=== Raw data ===

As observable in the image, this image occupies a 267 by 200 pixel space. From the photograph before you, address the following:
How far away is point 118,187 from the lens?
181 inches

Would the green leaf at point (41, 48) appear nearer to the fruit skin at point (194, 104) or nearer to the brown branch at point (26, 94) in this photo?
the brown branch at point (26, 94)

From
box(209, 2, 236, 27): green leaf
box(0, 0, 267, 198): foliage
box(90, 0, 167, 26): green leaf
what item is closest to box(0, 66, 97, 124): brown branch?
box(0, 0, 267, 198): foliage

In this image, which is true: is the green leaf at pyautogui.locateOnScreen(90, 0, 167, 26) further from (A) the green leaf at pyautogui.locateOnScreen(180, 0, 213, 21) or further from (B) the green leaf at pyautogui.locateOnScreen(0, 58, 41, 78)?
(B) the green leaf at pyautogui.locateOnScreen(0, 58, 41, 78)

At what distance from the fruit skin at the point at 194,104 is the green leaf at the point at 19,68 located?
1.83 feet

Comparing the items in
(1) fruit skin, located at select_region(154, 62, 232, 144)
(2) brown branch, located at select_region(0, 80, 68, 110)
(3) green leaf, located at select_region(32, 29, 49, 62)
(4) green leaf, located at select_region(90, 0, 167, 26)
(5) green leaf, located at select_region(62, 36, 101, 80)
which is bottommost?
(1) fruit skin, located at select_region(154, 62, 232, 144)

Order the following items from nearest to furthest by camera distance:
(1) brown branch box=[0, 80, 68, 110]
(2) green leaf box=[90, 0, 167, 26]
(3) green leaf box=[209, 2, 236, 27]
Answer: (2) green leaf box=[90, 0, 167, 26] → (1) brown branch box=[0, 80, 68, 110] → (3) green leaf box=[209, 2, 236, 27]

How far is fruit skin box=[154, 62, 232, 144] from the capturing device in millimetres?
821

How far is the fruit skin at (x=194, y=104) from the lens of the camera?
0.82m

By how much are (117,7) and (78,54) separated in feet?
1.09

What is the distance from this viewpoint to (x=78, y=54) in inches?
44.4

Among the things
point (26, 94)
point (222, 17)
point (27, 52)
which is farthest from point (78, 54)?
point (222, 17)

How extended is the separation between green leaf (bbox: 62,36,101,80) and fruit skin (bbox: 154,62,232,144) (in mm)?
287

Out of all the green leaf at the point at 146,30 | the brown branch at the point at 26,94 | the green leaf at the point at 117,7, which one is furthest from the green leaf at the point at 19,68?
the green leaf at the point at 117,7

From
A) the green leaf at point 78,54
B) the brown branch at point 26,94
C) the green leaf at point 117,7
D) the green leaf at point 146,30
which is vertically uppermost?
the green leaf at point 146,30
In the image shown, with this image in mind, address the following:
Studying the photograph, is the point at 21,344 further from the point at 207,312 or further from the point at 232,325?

===

Problem requirements:
Your task is to retype all of the records exactly.

Correct output:
As observable in the image, this image occupies a 267 by 200 pixel space. From the photograph before you, address the following:
How far away is point 118,187 from the lens?
181 inches

Would the green leaf at point (41, 48) appear nearer to the fruit skin at point (194, 104) or nearer to the brown branch at point (26, 94) in this photo?
the brown branch at point (26, 94)

From
box(209, 2, 236, 27): green leaf
box(0, 0, 267, 198): foliage
box(90, 0, 167, 26): green leaf
what item is closest to box(0, 66, 97, 124): brown branch?
box(0, 0, 267, 198): foliage

In this image, which is true: is the green leaf at pyautogui.locateOnScreen(90, 0, 167, 26) further from (A) the green leaf at pyautogui.locateOnScreen(180, 0, 213, 21) or further from (B) the green leaf at pyautogui.locateOnScreen(0, 58, 41, 78)?
(B) the green leaf at pyautogui.locateOnScreen(0, 58, 41, 78)

At what distance from the fruit skin at the point at 194,104 is the green leaf at the point at 19,68 located?
1.83 feet

Comparing the items in
(1) fruit skin, located at select_region(154, 62, 232, 144)
(2) brown branch, located at select_region(0, 80, 68, 110)
(3) green leaf, located at select_region(32, 29, 49, 62)
(4) green leaf, located at select_region(90, 0, 167, 26)
(5) green leaf, located at select_region(62, 36, 101, 80)
which is bottommost?
(1) fruit skin, located at select_region(154, 62, 232, 144)

Order the following items from nearest to furthest by camera distance:
(1) brown branch box=[0, 80, 68, 110]
(2) green leaf box=[90, 0, 167, 26]
(3) green leaf box=[209, 2, 236, 27]
Answer: (2) green leaf box=[90, 0, 167, 26] → (1) brown branch box=[0, 80, 68, 110] → (3) green leaf box=[209, 2, 236, 27]

How far is fruit skin box=[154, 62, 232, 144] from the capturing device in millimetres?
821

How far is the fruit skin at (x=194, y=104) from the lens of the camera?
0.82m

By how much are (117,7) and (78,54) separated in feet?
1.09

What is the distance from this viewpoint to (x=78, y=54) in inches?
44.4

Among the things
point (26, 94)
point (222, 17)
point (27, 52)
which is farthest from point (78, 54)?
point (222, 17)

How extended is the separation between green leaf (bbox: 62,36,101,80) and fruit skin (bbox: 154,62,232,144) (in mm)?
287

Out of all the green leaf at the point at 146,30 | the brown branch at the point at 26,94 | the green leaf at the point at 117,7, which one is furthest from the green leaf at the point at 19,68?
the green leaf at the point at 117,7

From
A) the green leaf at point 78,54
B) the brown branch at point 26,94
C) the green leaf at point 117,7
D) the green leaf at point 146,30
which is vertically uppermost?
the green leaf at point 146,30
In the image shown, with this image in mind, address the following:
Studying the photograph, is the point at 21,344 further from the point at 207,312 or further from the point at 232,325?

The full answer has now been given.